Monday, November 18, 2019

Intermediate Languages for Automated Spatial Computing

Yi-Hsiang Lai presenting on Wed. 11/20/19-- 

With the pursuit of improving compute performance under strict power constraints, there is an increasing need for deploying applications to heterogeneous hardware architectures with accelerators, such as PIMs and FPGAs. However, although these heterogeneous computing platforms are becoming widely available, they are very difficult to program. As a result, the use of such platforms has been limited to a small subset of programmers with specialized hardware knowledge.

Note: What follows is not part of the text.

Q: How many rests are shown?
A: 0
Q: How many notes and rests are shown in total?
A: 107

To tackle this challenge, we introduce HeteroCL, a programming infrastructure composed of a Python-based domain-specific language (DSL) and a compilation flow. The HeteroCL DSL provides a clean programming abstraction that decouples algorithm specification from three important types of hardware customization in compute, data types, and memory architectures. HeteroCL further captures the interdependence among these different customization techniques, allowing programmers to explore various performance/area/accuracy trade-offs in a systematic and productive manner. In addition, our framework produces highly efficient hardware implementations for a variety of popular workloads by targeting spatial architecture templates such as systolic arrays and stencil with dataflow architectures. HeteroCL further incorporates the T2S framework developed by Intel Lab. T2S is an intermediate programming model extended from Halide for high-performance systolic architectures. Similar to HetoerCL, T2S cleanly decouples the temporal definition from spatial mapping, which enables productive programming and efficient design space exploration. 

Experimental results show that HeteroCL allows programmers to explore the design space efficiently in both performance and accuracy by combining different types of hardware customization and targeting spatial architectures, while keeping the algorithm code intact.

Friday, November 8, 2019

Exploiting Dynamic Sparsity in Neural Network Accelerators

Yuan Zhou Presenting on Wednesday, 11/13/19 at 1:00PM ET.

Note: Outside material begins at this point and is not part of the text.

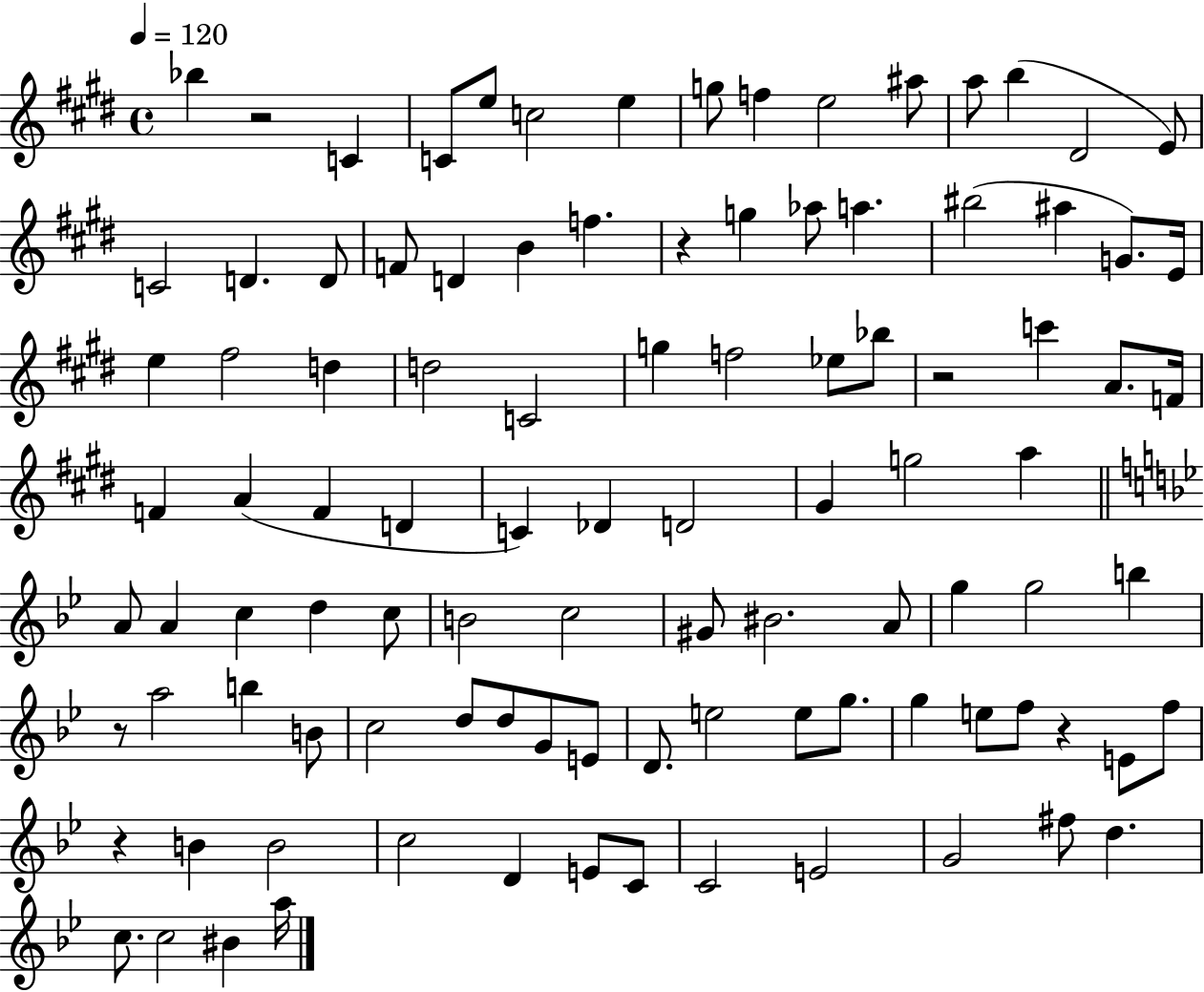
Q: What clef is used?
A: treble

Convolutional neural networks (CNNs) have demonstrated human-level performance in many vision-related tasks, including image classification, segmentation, and real-time tasks such as autonomous driving and robotic manipulation. While modern CNNs continue to achieve higher accuracy, they also have larger model sizes and require more computation. As a result, it is challenging to deploy these compute-intensive CNN models to a wider range of applications, especially for embedded and mobile platforms which are area- and power-constrained. 

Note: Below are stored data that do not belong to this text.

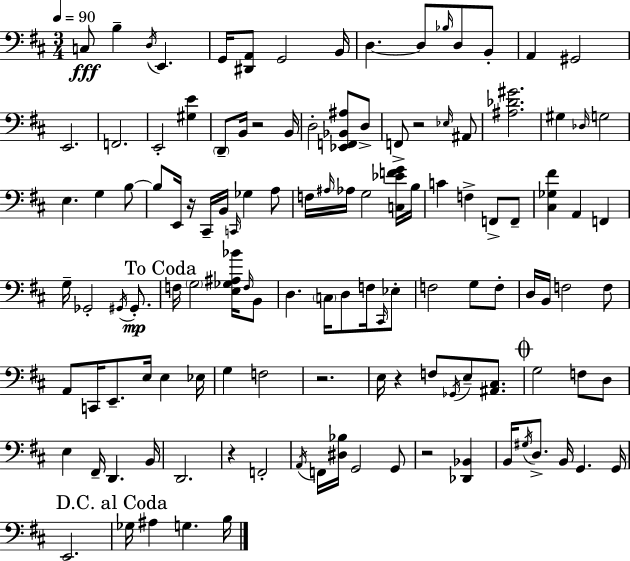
X:1
T:Untitled
M:3/4
L:1/4
K:D
C,/2 B, D,/4 E,, G,,/4 [^D,,A,,]/2 G,,2 B,,/4 D, D,/2 _B,/4 D,/2 B,,/2 A,, ^G,,2 E,,2 F,,2 E,,2 [^G,E] D,,/2 B,,/4 z2 B,,/4 D,2 [_E,,F,,_B,,^A,]/2 D,/2 F,,/2 z2 _E,/4 ^A,,/2 [^A,_D^G]2 ^G, _D,/4 G,2 E, G, B,/2 B,/2 E,,/4 z/4 ^C,,/4 B,,/4 C,,/4 _G, A,/2 F,/4 ^A,/4 _A,/4 G,2 [C,_EFG]/4 B,/4 C F, F,,/2 F,,/2 [^C,_G,^F] A,, F,, G,/4 _G,,2 ^G,,/4 ^G,,/2 F,/4 G,2 [E,_G,^A,_B]/4 F,/4 B,,/2 D, C,/4 D,/2 F,/4 ^C,,/4 _E,/2 F,2 G,/2 F,/2 D,/4 B,,/4 F,2 F,/2 A,,/2 C,,/4 E,,/2 E,/4 E, _E,/4 G, F,2 z2 E,/4 z F,/2 _G,,/4 E,/2 [^A,,^C,]/2 G,2 F,/2 D,/2 E, ^F,,/4 D,, B,,/4 D,,2 z F,,2 A,,/4 F,,/4 [^D,_B,]/4 G,,2 G,,/2 z2 [_D,,_B,,] B,,/4 ^G,/4 D,/2 B,,/4 G,, G,,/4 E,,2 _G,/4 ^A, G, B,/4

In this talk, I will introduce our work on reducing the computational costs of CNNs by exploiting dynamic sparsity at run time. I will first present channel gating, a fine-grained dynamic pruning technique for CNN inference. Channel gating identifies the regions in the feature map of each CNN layer that contribute less to the classification result, and turns off a subset of channels for computing the activations in these less important regions. Since channel gating preserves the memory locality in the channel dimension, a CNN with channel gating can be effectively mapped to a slightly modified weight-stationary CNN accelerator. Running a channel gating ResNet-18 model with 2.8x theoretical FLOP reduction, our accelerator achieves 2.3x speedup over the baseline on ImageNet. We further demonstrate that channel gating is suitable for near-memory CNN acceleration by simulating a compute-constrained, high-bandwidth platform. With sufficient memory bandwidth, the actual speedup of the channel gating accelerator scales almost linearly with the theoretical FLOP reduction. 

I will then briefly talk about our ongoing work, precision gating. Compared with channel gating, precision gating reduces computation by exploiting dynamic sparsity in another direction. Rather than pruning away entire channels at non-important pixel locations, precision gating uses low arithmetic precision at these locations while keeping the original precision at important locations. We believe precision gating is also suitable for near-memory CNN acceleration since it can effectively reduce the computational costs of CNN inference.